Michael J. Fox was featured in a television advertisement for Missouri Senate candidate Claire McCaskill. McCaskill supports Missouri State Amendment Two, which would provide funding for stem cell research and which will be voted on in the upcoming election. In the commercial, Fox says that McCaskill promotes stem cell research and, because of this, Missouri voters should vote for her. Fox’s Parkinson’s tremors can been seen in the commercial and he is obviously struggling to speak.
Rush Limbaugh, on his radio show, said that Fox was faking the tremors for emotional effect. Many people spoke out against Limbaugh in outrage.
In reaction to Fox, a coalition of Republican celebrities made a response ad. This ad features Kurt Warner, Jeff Supan (a Cardinals pitcher), Patricia Heaton (Debra from ‘Everybody Loves Raymond’), Mike Sweeny and Jesus Christ.
Wait, did I say ‘Jesus Christ’? I meant to say ‘Jim Caviezel,’ the actor who played Jesus in Mel Gibson’s ‘The Passion of the Christ.’ I must have made that mistake because the commercial opens with Caviezel, standing in front of a statue of Jesus, speaking Aramaic with a solemn look in his eyes. As I watched, I started to tremble. It must be the apocalypse! The second coming of Christ!
Then I realized that these worries were unfounded, and that in reality, Jim Caviezel is just a presumptuous ass who wanted to use his movie role to promote a political agenda.
I am not really sure what Caviezel says in the beginning of the ad. Maybe he says, ‘I’m Jesus Christ and I approve this message.’ Maybe he says, ‘Four of my 12 disciples are about to talk to you about stem cell research.’
The other celebrities then tell you about moral reasons why stem cell research is wrong. They make good points. Fox did too. I almost forgot about Caviezel making an idiot of himself in the beginning, but then he comes back, with that pretentiously solemn voice. He says, ‘You know now. Don’t do it. Vote no on Two.’ He is in front of the same statue of Jesus.
There was a large Republican response to the video. On Internet forums, responses to the commercial read, ‘great video,’ and other benedictions to that effect. If you readers are looking for something sadly entertaining, go to YouTube and type in ‘Michael J. Fox Response.’ If you haven’t already watched it, the advertisement provides a minute of pure entertainment. Make sure not to vomit on your keyboard.
What makes this commercial even more pathetic is the fact that all these celebrities just got together to whore their names: ‘Look, I’m famous, you should listen to me.’ This is nothing new. Many celebrities use their fame to promote their political agenda.
The ridiculous thought of listening to celebrities as you might a doctor, a religious scholar or, in this case, a prophet, comes across in this ad as more abhorrent than usual, however. Not only because Caviezel thinks he is Jesus but because the celebrities are responding to Fox, a man who is slowly dying from a degenerative disease.

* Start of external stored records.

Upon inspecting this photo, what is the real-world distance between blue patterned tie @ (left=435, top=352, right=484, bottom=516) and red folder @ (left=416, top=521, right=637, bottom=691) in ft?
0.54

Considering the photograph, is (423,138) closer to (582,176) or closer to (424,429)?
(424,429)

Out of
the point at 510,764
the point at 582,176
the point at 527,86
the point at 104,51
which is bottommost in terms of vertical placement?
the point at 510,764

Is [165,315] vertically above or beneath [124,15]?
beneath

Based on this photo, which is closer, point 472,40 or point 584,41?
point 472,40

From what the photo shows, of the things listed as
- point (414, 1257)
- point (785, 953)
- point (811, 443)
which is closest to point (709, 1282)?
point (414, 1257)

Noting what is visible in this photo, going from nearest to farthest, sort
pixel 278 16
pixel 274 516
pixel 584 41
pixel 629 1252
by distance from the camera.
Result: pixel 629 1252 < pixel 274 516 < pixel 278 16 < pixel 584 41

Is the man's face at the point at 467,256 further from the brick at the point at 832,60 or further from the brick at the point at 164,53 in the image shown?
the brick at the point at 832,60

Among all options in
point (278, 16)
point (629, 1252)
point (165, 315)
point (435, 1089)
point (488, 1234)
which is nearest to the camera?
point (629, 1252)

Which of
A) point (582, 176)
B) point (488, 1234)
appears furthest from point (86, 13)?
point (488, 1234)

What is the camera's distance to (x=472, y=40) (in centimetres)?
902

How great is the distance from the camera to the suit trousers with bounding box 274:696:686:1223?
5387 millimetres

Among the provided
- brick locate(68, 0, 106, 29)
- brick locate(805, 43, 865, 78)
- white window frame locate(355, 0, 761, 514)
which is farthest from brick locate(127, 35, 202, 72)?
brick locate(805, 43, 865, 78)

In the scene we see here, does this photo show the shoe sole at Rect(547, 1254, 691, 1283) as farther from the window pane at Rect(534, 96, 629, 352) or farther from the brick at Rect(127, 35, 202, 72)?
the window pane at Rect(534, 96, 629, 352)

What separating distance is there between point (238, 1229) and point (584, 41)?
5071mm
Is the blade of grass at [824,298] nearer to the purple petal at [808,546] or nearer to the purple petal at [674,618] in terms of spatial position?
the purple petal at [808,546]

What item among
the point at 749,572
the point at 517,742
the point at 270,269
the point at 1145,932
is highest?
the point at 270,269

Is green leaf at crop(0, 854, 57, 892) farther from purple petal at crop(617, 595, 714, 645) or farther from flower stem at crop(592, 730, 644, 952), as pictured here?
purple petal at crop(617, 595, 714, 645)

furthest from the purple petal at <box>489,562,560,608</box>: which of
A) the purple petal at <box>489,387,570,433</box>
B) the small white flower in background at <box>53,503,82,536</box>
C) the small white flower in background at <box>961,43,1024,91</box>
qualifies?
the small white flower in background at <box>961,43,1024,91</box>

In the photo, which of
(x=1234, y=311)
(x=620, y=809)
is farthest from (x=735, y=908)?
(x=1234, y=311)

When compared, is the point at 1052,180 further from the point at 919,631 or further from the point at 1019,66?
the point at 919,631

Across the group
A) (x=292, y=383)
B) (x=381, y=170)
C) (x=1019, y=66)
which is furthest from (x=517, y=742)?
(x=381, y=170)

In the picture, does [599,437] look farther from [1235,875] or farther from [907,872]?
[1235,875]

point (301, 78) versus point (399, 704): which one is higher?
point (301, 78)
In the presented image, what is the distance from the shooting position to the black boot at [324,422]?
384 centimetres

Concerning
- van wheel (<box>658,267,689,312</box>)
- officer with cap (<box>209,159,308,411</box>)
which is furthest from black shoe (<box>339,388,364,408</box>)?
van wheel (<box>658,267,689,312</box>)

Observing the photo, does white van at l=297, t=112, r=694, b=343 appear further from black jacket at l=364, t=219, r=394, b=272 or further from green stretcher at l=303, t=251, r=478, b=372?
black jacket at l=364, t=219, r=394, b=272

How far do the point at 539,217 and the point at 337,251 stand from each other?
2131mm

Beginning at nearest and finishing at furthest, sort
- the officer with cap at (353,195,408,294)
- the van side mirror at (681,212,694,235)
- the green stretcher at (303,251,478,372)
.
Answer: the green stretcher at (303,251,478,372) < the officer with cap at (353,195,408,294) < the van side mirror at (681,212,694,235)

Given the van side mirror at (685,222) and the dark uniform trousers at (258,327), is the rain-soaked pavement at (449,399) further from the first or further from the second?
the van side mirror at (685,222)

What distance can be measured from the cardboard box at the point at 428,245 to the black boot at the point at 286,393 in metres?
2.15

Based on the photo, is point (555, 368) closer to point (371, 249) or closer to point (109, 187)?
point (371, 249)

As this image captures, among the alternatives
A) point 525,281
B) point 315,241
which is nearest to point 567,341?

Stem cell research personally affects Fox. He has felt the effects of Parkinson’s disease and he has a legitimate reason to speak about his position on stem cell research. I personally believe that embryonic stem cell research is utterly wrong, but I understand that Fox has personal reasons to speak on behalf of it.
I guess Caviezel has reason as well, even if it is unethical. Just because he played Jesus Christ in a movie doesn’t give him direct mandate from Mel Gibson to speak out.